>>>

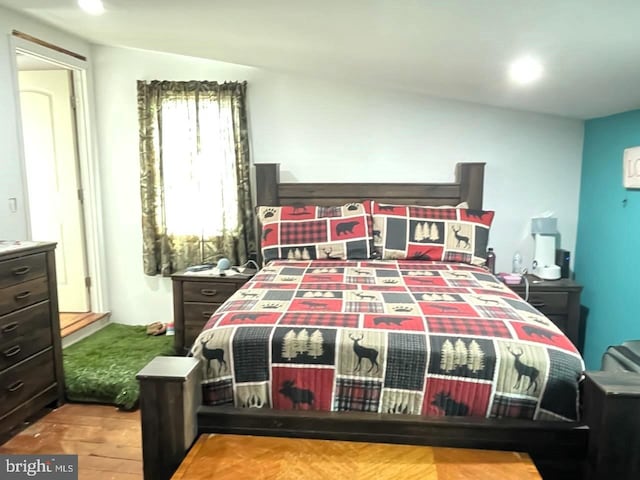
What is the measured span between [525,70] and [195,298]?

<<<
>>>

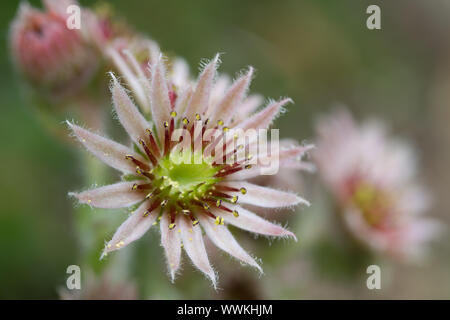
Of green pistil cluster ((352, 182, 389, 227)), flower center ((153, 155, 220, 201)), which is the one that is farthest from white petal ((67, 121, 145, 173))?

<<<
>>>

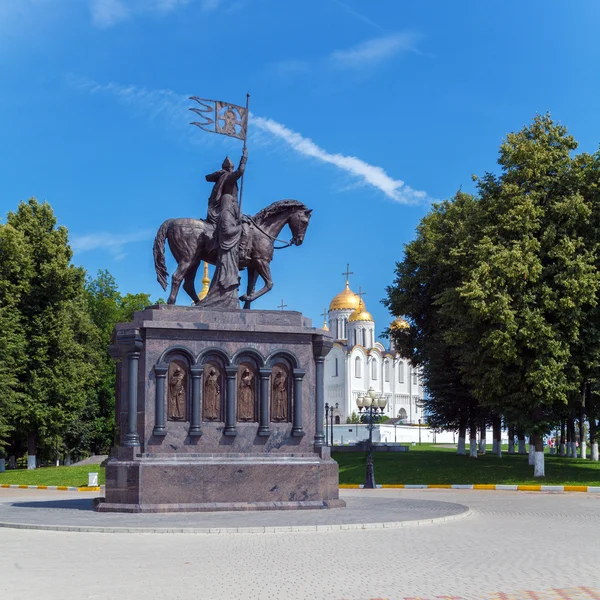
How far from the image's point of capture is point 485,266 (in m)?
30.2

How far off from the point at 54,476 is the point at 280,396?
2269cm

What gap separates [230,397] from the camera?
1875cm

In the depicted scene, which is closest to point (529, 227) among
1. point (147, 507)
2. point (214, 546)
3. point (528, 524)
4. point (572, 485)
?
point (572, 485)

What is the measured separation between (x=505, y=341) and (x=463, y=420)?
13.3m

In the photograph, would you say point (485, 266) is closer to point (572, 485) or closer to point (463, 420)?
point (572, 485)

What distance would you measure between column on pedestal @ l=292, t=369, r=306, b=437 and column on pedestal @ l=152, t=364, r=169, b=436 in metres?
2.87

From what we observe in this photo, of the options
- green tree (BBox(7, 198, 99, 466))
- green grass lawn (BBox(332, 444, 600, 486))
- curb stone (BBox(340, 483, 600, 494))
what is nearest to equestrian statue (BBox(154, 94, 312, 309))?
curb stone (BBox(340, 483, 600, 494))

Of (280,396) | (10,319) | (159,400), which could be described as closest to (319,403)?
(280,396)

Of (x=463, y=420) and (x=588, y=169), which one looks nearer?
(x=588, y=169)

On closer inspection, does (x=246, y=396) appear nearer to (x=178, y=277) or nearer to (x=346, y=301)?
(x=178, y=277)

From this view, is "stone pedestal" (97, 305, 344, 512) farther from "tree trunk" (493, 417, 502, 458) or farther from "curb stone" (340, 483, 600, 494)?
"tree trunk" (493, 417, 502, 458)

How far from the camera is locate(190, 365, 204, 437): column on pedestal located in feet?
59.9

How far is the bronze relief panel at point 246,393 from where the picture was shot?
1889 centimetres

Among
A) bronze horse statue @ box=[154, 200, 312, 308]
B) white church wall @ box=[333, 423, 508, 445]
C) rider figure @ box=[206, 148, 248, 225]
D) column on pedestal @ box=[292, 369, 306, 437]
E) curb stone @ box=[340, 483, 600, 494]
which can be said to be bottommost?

<<<

STATED EXERCISE »
Render the data from the line holding "From this view, is" through the line holding "which can be said to be bottommost?", inclusive, as a Markdown table with the columns Row and Data line. Give each nonblank line its own numbered row, and leave out blank lines.

OUTPUT OF THE EXERCISE »
| Row | Data line |
|---|---|
| 1 | From this view, is "stone pedestal" (97, 305, 344, 512) farther from "tree trunk" (493, 417, 502, 458) or farther from "curb stone" (340, 483, 600, 494)? |
| 2 | "tree trunk" (493, 417, 502, 458) |
| 3 | How far from the camera is locate(190, 365, 204, 437): column on pedestal located in feet? |
| 4 | 59.9 |
| 5 | How far is the bronze relief panel at point 246,393 from where the picture was shot? |
| 6 | 1889 centimetres |
| 7 | Among |
| 8 | A) bronze horse statue @ box=[154, 200, 312, 308] |
| 9 | B) white church wall @ box=[333, 423, 508, 445] |
| 10 | C) rider figure @ box=[206, 148, 248, 225] |
| 11 | D) column on pedestal @ box=[292, 369, 306, 437] |
| 12 | E) curb stone @ box=[340, 483, 600, 494] |
| 13 | which can be said to be bottommost? |